Майк посмотрел на него.
– Вы знаете, мое мнение, Дэн. Оно вас удовлетворяет?
Фрост нахмурился.
– Черт возьми, нет! Удовлетворяет? Я же представитель правоохранительных органов, в конце концов. У меня данные, свидетельствующие об убийстве первой степени и несколько свидетелей, видящих двух известных вам людей на месте преступления. И вы хотите знать, удовлетворяет ли меня это?
Майк молчал. Джеймс, посмотрев на него, спросил: – Вы говорили с Джефффом об этом?
Начальник полиции стоял все еще нахмуренным.

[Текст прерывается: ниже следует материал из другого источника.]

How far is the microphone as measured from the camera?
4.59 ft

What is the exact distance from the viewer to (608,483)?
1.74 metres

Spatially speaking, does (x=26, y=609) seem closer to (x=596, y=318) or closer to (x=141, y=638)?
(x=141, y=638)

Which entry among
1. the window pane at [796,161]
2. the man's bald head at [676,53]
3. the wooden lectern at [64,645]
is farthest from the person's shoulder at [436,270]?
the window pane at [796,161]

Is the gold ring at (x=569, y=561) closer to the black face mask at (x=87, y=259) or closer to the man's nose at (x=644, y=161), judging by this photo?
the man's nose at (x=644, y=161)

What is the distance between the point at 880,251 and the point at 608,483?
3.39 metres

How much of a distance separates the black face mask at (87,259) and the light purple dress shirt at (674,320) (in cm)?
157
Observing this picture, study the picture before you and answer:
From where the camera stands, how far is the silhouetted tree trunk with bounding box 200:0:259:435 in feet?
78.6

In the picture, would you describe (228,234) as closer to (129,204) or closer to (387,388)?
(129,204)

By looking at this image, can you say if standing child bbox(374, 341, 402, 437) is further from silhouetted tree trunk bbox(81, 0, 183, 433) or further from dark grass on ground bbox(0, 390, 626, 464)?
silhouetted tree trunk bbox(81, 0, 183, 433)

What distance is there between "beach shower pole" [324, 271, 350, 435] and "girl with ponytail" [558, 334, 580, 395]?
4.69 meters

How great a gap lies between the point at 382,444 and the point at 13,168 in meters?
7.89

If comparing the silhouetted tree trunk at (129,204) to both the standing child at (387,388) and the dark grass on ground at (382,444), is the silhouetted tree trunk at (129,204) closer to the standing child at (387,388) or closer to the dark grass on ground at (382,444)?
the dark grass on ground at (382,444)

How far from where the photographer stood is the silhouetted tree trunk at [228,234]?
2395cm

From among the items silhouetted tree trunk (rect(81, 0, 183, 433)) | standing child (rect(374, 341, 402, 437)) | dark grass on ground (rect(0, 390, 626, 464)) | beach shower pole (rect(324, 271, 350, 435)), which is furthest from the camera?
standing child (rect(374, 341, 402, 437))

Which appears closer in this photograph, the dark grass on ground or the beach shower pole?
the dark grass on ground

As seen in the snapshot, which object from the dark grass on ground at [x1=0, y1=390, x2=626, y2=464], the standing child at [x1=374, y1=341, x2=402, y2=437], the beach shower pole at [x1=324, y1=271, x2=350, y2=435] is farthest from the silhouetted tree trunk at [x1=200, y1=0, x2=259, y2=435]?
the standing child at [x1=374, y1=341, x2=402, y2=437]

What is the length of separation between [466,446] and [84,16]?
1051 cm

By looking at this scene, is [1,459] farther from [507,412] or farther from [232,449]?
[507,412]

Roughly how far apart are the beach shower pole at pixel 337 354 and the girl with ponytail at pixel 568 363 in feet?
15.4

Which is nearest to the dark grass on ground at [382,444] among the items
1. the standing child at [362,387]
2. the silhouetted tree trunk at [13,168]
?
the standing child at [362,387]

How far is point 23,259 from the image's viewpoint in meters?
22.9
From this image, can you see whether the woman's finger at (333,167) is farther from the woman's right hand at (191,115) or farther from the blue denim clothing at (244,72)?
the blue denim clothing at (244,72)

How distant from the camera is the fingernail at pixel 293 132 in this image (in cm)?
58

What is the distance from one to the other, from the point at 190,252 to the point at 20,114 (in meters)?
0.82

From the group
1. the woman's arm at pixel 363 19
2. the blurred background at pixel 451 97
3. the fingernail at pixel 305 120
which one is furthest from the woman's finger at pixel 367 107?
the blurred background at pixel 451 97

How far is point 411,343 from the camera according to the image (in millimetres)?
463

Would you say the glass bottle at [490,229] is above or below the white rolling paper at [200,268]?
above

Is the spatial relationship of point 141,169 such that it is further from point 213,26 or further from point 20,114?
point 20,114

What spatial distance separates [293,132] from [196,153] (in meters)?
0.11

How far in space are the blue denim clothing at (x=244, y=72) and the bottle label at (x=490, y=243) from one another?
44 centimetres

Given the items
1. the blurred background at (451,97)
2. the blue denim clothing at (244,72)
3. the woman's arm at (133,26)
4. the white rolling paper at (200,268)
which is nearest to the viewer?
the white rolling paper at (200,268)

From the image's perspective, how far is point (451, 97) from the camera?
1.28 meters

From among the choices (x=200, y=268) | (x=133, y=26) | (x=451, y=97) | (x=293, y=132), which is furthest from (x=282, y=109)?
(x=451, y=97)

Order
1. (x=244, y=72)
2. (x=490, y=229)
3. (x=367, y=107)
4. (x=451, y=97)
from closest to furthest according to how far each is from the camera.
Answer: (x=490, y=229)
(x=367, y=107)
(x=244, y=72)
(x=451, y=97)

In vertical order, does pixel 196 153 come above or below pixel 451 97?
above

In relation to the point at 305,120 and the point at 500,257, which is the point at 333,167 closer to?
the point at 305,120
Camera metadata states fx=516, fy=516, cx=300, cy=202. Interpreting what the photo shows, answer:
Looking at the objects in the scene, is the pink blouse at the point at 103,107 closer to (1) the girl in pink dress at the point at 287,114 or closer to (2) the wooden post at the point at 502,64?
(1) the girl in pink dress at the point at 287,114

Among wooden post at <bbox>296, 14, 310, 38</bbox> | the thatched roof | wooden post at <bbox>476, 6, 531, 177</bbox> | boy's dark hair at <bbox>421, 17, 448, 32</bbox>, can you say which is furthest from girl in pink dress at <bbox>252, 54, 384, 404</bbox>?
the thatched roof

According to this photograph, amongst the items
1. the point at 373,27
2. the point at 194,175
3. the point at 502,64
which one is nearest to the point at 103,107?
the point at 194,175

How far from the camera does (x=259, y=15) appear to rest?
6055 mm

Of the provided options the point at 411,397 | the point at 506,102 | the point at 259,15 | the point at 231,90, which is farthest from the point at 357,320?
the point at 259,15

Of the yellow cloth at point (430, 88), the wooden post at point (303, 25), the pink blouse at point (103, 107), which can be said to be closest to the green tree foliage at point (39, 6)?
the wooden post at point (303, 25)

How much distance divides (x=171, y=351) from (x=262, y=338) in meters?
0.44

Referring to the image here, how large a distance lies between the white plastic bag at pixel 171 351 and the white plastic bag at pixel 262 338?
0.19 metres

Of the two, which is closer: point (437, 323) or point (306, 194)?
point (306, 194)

– Нет, – сказал он решительно. – И у меня нет пока никакого намерения говорить с ним. Нет, если мы не решим выдвигать обвинение.

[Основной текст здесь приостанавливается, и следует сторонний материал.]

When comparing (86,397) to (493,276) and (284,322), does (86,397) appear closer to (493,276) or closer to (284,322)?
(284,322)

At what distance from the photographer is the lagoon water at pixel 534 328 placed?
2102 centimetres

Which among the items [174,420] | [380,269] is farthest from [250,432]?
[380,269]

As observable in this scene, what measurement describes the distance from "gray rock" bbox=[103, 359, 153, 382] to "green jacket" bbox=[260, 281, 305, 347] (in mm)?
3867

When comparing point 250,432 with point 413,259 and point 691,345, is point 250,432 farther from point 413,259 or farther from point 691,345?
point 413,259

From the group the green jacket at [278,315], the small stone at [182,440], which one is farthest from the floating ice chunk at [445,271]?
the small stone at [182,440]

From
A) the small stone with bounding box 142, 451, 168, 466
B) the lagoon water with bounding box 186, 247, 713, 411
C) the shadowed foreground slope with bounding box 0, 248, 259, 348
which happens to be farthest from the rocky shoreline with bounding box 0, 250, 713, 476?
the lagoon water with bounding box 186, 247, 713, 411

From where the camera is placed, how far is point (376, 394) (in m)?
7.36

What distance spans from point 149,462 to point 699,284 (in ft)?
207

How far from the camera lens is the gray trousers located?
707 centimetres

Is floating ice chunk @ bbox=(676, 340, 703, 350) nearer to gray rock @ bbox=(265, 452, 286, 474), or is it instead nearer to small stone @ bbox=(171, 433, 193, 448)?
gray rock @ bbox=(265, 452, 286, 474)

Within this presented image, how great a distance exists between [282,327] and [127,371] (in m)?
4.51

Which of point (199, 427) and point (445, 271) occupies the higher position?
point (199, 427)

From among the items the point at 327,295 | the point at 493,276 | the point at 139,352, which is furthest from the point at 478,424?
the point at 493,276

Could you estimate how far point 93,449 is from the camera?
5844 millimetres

Майк снова промолчал. Тогда Джеймс продолжил: – Мелисса сказала мне, что Гретхен всячески укрывала свою младшую сестру, чтобы она не бросалась в глаза этому подонку…
Дэн сплюнул на землю.
– Черт возьми, Джеймс, разве в этом дело! У меня нет сомнений в том, что произошло. И почему. – Он потер шею. – Просто это принципиальный вопрос, вот и все.
Теперь в его голос закрался юмор.
– Правда, любой суд присяжных в этом городе вынесет несомненный вердикт "оправданное убийство". Особенно после того, как узнают подробности про так называемую жертву. Этот парень выглядел сущим дьяволом, я сам чуть не выстрелил в его труп два или три раза, просто чтобы убедиться, что он точно мертв.
Дэн вздохнул.
– Но зачем вообще нужен суд, если у вас абсолютные права? Будет здорово, правда? Должен ли я их арестовать сразу после завтрашней свадьбы, или мне подождать день, чтобы она успела забеременеть?
Майк продолжал молчать. Джеймс отвернулся. Также молча.
Решение начальника полиции и так всем было ясно.
– Черт с ними. Если уж я так помешан на принципах, я могу всегда напомнить себе, что это произошло вне моей юрисдикции.
Майк кивнул.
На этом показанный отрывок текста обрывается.